When you think back on all the spending "mistakes" that the Sussex County Freeholder Board has made, can we afford more of them? Dan Perez thinks so.
Dan Perez is a Democrat running for Freeholder. Perez is a New York lawyer who has helped many a county insider with their legal troubles. Perez is himself an insider, who has been appointed to two patronage jobs courtesy of the county Freeholder Board.
Responding to Jason Sarnoski, Dan Perez argued the case for county political insiders across New Jersey. Perez said to "trust" the political establishment in New Jersey, despite the fact that it is one of the most corrupt in America.
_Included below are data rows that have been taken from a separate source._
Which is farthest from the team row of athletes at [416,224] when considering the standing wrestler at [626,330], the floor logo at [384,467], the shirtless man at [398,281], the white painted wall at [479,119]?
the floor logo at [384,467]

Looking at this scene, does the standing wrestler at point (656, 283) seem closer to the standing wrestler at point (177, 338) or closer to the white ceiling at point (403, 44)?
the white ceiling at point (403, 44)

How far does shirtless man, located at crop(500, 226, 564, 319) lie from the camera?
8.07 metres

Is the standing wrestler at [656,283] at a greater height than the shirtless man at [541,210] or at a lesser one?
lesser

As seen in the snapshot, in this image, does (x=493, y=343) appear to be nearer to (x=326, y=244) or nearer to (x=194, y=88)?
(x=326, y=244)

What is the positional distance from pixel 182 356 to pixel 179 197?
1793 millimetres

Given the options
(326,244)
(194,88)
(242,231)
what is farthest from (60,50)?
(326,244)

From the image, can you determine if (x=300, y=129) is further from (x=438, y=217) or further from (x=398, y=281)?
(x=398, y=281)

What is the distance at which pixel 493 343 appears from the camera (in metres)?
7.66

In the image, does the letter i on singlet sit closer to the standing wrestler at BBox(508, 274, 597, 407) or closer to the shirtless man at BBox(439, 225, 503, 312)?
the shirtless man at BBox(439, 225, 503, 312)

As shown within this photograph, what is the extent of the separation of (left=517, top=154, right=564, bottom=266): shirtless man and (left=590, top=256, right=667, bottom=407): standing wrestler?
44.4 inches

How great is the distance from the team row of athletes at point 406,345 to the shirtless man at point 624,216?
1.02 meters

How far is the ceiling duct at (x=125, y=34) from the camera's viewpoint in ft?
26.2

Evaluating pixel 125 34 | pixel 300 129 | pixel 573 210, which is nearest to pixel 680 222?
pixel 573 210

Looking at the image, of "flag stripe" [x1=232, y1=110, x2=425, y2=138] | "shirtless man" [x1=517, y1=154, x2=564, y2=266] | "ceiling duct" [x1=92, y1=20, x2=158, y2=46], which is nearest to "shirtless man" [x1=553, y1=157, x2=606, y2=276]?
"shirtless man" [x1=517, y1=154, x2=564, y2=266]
Democrat Perez pointed to urban Democrat machine strongholds like Hudson County, Essex County, Passaic County, Union County, and Camden County as places that Sussex County should emulate. Perez asked his followers to reject the fiscal conservative example of neighboring rural Warren County in favor of these cesspits of county corruption -- where literally hundreds of politicians and patronage holders have been convicted or have pleaded guilty to corruption of one sort or another. Perez is asking us to embrace this filth.
Fortunately, most taxpayers know better. They want their government back in their own hands. They want a plan to get the county out of debt, so that we can begin to talk about getting property taxes under control.
The people who pay property taxes know that the Democrats' talk of lowering them is pure bullshit (because they are the party of higher property taxes) and that the Republicans' hopes to lower them are pie-in-the-sky until we get spending and debt under control. Neighboring Warren County has such a plan.
While Sussex County was stumbling from crisis to crisis, from scandal to scandal, Warren County passed an ordinance that prevented its politicians from borrowing without first getting the approval of the taxpayers. It is a reform that works!
What it does is this: Before any long-term borrowing can happen, it must first go on the ballot for the voters to decide whether or not they think it is a worthy project and they want to pay for it. The ordinance doesn't say that you can't borrow, it just says that you must get permission from the voters -- the people paying the taxes -- first.
Once this ordinance is passed, the politicians on the Sussex County Freeholder Board will have to ask the taxpayers for permission the next time someone comes up with a scheme to use tax money to place solar panels all over the place, or to build a new county administration building, or to finance the sale of the county dump to private investors. It would put any of these crazy ideas on hold until the voters can properly scrutinize the plans and then place it on the ballot for the voters to decide.
No wonder insiders like Dan Perez are pissing their pants!
Some insiders make an argument that begins with the words, "what about an emergency" -- when they darn well know that the ordinance makes exclusions for emergencies. It also makes exclusions for anticipatory borrowing, where the money is promised to the county. What it ends is borrowing just to spend money and give contracts to other insiders.
Insiders like Dan Perez are livid over this legislation and at how it threatens them and their fellow insiders. But taxpayers are sick and tired of being pissed-on by people like Dan Perez. This is a reform that is long overdue.